More from Daniel, one of our political advisors, on changes at the World Bank:

Bush has done it again. The US President has put loyalty ahead of merit by choosing Robert Zoellick as the new head of the World Bank. I have known Zoellick for a while. He was Bush's trade representative from 2001-2005. In that role, he pursued free trade at all costs at the World Trade Organization (WTO). In 2003, he started a WTO attack on Europe's genetic engineering restrictions.

In 2003, at the failed WTO talks in Cancun, Mexico, Zoellick famously threatened developing countries, that the US will pursue market access for US corporations to developing world markets in whichever way they see fit. I remember listening to his press conference with a certain shiver running down my spine.

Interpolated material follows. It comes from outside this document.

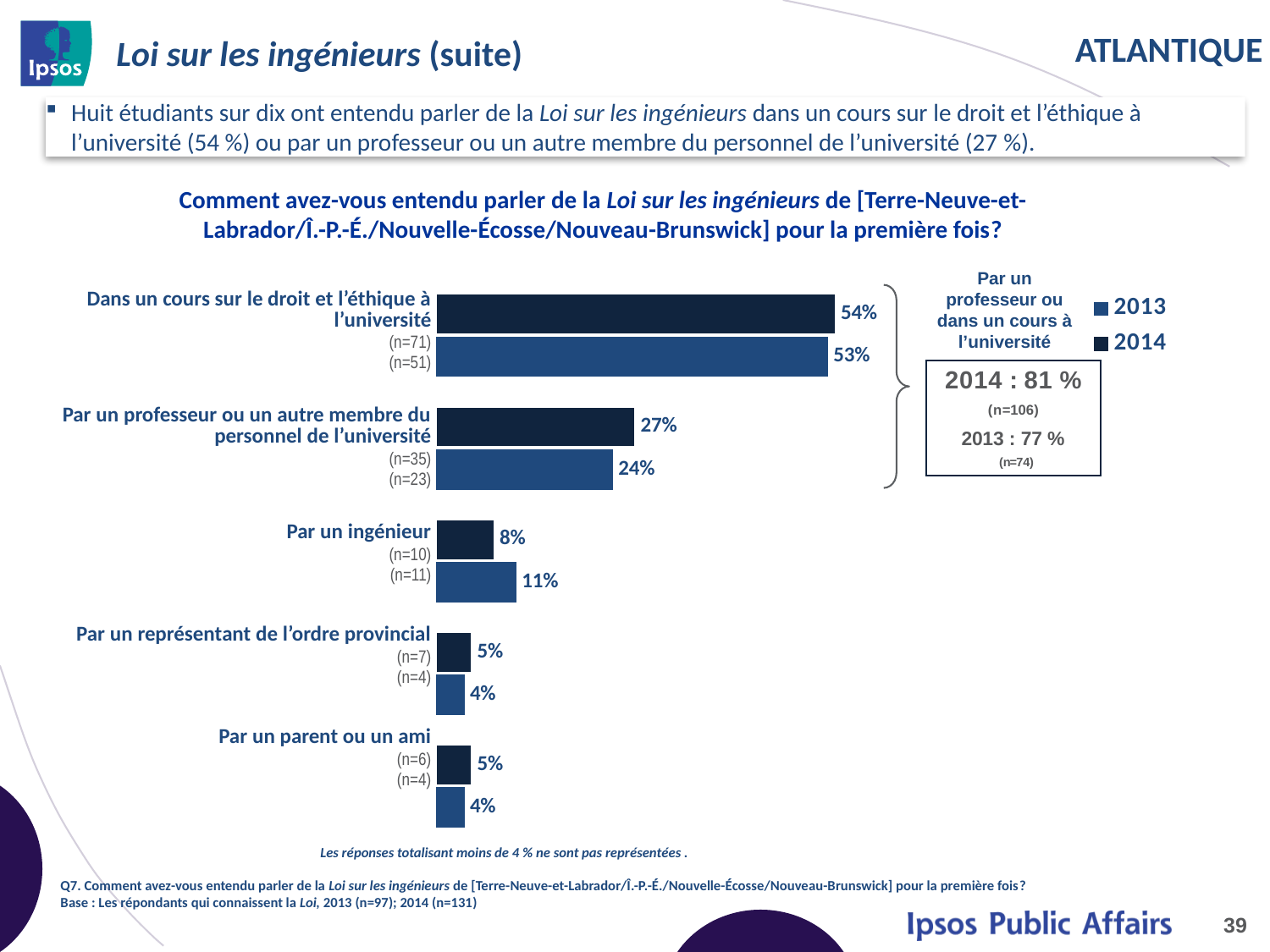
What is the difference between the two bars for 'Par un professeur ou un autre membre du personnel de l'université' (27% and 24%)? 3 percentage points Which category has larger values: 'Par un ingénieur' or 'Par un représentant de l'ordre provincial'? Par un ingénieur What are the two values shown for 'Par un ingénieur'? 8% and 11% What is the difference between the two bars for 'Dans un cours sur le droit et l'éthique à l'université' (54% and 53%)? 1 percentage point What is the 2014 value for 'Par un professeur ou un autre membre du personnel de l'université'? 27% What type of chart is shown on the slide? Bar chart How many response categories are plotted in the chart? 5 What is the 2014 value for 'Dans un cours sur le droit et l'éthique à l'université'? 54% How many series does the chart legend list? 2 According to the box on the right, what is the combined 2014 percentage for 'Par un professeur ou dans un cours à l'université'? 81 % Which category has the highest values in the chart? Dans un cours sur le droit et l'éthique à l'université What are the two entries in the chart legend? 2013 and 2014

If Zoellick wants to be more than another Bush disaster on H Street (the World Bank address in Washington), he must put a line under this past and pursue sustainable development at the World Bank. As a start, Zoellick must end the World Bank's support for climate-damaging fossil fuel energy projects and shift its entire energy spending to clean renewable energy sources and demand-side energy efficiency.

To be taken seriously on climate change, Zoellick must also ensure that the Bank works to stop the expansion of industrial logging in tropical countries and promotes development solutions that do not lead to deforestation.

Zoellick is not the right man for the Bank. But if he does those two things, he will at least have proven to be a better choice than Wolfowitz.